# John Deere 4230



## Yfz450k (Feb 6, 2018)

Hi guys,
I recently purchased a 1973 JD 4230 and was told the air did not work
So I pulled all the rusted lines out and a seized compressor and purchased a new
Abilene kit
Started the install and some of the lines are not the same 
The directions really suck, no pictures, no line diagrams 
Sure could use some help from anyone who has installed this kit
Some pictures would be helpful 
Thx


----------



## Tx Jim (Jun 30, 2014)

Welcome to HT.

I was employed at a JD dealer when your tractor was new. Can you post photo's of each individual kit line? I've never seen an Abilene Mach. kit but I think with some line photo's we can help you.


----------



## Yfz450k (Feb 6, 2018)

I figured most of the lines but two lines have me stumped
One is the none insulated line that comes from rear cab post to the drier under the cab and the other from drier to bracket even the bracket they supplied won't mount where the OEM one was
The lines Abilene give me for those two positions don't even come close to work, none match my OEM ones
Abilene won't talk to me because I bought the kit from another source, very poor support on their part
AP Air website has pictures of the same lines in there kit part # 7-65756 and 7-37603 still not the same as OEM
It looks to me that they are for a newer model or the drier mounts in a different spot


----------



## Tx Jim (Jun 30, 2014)

Can you post photos of the 2 lines you are referring to?


----------



## Yfz450k (Feb 6, 2018)

Here is the two lines
I put the one next to the OEM one that goes from the cab post to the drier
Thx
Kory


----------



## somedevildawg (Jun 20, 2011)

Yfz450k said:


> Abilene won't talk to me because I bought the kit from another source, very poor support on their part


What a bunch of idiots......sorry to hear that


----------



## Tx Jim (Jun 30, 2014)

Thanks for posting photos but I'm stumped


----------



## Vol (Jul 5, 2009)

Kory, did you call the Kansas office?

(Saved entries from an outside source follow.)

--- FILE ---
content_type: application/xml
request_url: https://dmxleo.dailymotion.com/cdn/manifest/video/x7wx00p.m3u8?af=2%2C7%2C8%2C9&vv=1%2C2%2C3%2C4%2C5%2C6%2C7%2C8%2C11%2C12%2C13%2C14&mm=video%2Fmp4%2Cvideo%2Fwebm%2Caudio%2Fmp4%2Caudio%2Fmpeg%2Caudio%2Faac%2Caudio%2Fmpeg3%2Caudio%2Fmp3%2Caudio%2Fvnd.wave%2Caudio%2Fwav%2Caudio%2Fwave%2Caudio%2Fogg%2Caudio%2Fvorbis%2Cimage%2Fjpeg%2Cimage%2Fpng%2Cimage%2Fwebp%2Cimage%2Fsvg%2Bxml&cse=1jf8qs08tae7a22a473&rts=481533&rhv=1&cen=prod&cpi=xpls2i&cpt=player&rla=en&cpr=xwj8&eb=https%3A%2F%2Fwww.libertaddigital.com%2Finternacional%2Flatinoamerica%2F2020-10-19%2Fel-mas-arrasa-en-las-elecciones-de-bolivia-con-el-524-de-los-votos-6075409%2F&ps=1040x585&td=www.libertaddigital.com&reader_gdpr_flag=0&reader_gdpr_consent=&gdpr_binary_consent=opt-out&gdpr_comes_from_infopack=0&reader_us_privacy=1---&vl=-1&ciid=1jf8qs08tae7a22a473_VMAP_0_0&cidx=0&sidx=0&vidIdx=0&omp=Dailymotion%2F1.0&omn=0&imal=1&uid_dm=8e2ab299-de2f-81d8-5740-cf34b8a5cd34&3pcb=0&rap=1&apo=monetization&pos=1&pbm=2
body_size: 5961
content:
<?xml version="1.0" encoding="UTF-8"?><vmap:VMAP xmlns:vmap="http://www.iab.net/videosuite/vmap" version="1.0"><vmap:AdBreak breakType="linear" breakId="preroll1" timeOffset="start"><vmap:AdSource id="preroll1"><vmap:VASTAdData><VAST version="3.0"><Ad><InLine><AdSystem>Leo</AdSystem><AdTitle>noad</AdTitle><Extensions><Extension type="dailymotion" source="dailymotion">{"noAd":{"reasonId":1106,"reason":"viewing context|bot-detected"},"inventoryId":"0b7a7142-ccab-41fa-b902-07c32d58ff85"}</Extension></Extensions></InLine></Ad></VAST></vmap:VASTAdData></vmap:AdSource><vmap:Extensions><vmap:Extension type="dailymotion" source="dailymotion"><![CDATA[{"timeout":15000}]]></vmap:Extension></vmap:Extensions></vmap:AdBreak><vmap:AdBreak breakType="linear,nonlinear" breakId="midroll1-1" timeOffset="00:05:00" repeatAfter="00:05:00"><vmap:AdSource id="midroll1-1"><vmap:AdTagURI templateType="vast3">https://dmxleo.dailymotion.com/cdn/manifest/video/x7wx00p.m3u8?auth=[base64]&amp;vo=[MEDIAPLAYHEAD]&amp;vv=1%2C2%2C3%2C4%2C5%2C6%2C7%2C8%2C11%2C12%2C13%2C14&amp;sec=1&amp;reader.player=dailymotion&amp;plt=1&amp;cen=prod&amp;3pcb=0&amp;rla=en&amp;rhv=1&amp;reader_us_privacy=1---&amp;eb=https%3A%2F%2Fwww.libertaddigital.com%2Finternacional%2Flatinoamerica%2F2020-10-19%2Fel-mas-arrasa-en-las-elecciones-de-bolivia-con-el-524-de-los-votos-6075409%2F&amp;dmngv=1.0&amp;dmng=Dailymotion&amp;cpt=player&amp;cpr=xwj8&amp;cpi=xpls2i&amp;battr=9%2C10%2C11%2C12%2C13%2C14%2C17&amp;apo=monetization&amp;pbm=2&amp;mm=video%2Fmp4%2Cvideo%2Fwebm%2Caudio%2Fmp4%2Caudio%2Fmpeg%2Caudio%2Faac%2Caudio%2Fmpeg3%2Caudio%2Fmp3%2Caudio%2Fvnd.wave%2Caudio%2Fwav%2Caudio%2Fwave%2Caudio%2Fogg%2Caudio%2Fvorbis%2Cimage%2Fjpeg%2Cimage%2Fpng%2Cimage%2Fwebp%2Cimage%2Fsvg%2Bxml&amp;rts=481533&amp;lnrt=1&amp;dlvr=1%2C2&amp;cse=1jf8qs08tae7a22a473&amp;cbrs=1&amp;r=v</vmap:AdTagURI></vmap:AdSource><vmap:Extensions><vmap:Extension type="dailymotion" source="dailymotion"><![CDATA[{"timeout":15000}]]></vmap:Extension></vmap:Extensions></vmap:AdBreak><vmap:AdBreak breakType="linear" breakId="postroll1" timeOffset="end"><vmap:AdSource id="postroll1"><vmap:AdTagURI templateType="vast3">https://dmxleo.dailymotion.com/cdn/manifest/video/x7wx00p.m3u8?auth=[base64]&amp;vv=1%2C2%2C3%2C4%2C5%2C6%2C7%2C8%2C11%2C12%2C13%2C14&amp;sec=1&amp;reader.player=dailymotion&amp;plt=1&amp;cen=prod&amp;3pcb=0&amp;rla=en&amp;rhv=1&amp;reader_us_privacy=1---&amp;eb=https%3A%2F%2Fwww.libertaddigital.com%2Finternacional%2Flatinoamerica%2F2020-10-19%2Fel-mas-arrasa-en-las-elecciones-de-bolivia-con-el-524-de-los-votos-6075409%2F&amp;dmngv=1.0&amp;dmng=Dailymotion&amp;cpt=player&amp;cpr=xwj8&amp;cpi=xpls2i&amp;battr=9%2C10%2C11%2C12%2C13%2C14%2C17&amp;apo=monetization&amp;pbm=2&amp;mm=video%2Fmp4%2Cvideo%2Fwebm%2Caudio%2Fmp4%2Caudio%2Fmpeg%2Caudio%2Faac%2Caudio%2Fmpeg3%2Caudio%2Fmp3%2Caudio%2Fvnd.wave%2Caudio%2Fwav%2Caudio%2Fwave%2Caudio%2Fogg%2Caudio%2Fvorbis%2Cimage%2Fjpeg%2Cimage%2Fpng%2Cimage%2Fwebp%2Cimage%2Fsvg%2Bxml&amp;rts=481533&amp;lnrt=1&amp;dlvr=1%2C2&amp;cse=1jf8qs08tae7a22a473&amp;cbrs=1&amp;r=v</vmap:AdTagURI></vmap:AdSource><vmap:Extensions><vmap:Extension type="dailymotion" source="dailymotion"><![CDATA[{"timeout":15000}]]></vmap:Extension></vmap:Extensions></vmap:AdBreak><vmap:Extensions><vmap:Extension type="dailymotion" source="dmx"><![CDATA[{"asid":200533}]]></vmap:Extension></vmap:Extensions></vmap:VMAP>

If so, I would try the SD office or the SC office to see if those people might be easier to work with.

Regards, Mike

https://www.abilenemachine.com/contact-us


----------



## 8350HiTech (Jul 26, 2013)

Yfz450k said:


> Abilene won't talk to me because I bought the kit from another source, very poor support on their part
> AP Air website has pictures of the same lines in there kit part # 7-65756 and 7-37603 still not the same as OEM
> It looks to me that they are for a newer model or the drier mounts in a different spot


Who did you buy it from?


----------



## Yfz450k (Feb 6, 2018)

I just ordered the two lines from our John Deere dealer this morning
They said the lines in the Abilene kit is for a later model 4230 cab
The drier lines are different in the earlier cabs
Thx for all your input and don't buy Abilene Kits
AP Air is a lot better, Their Tech at least talked to me about the lines and helped me a lot


----------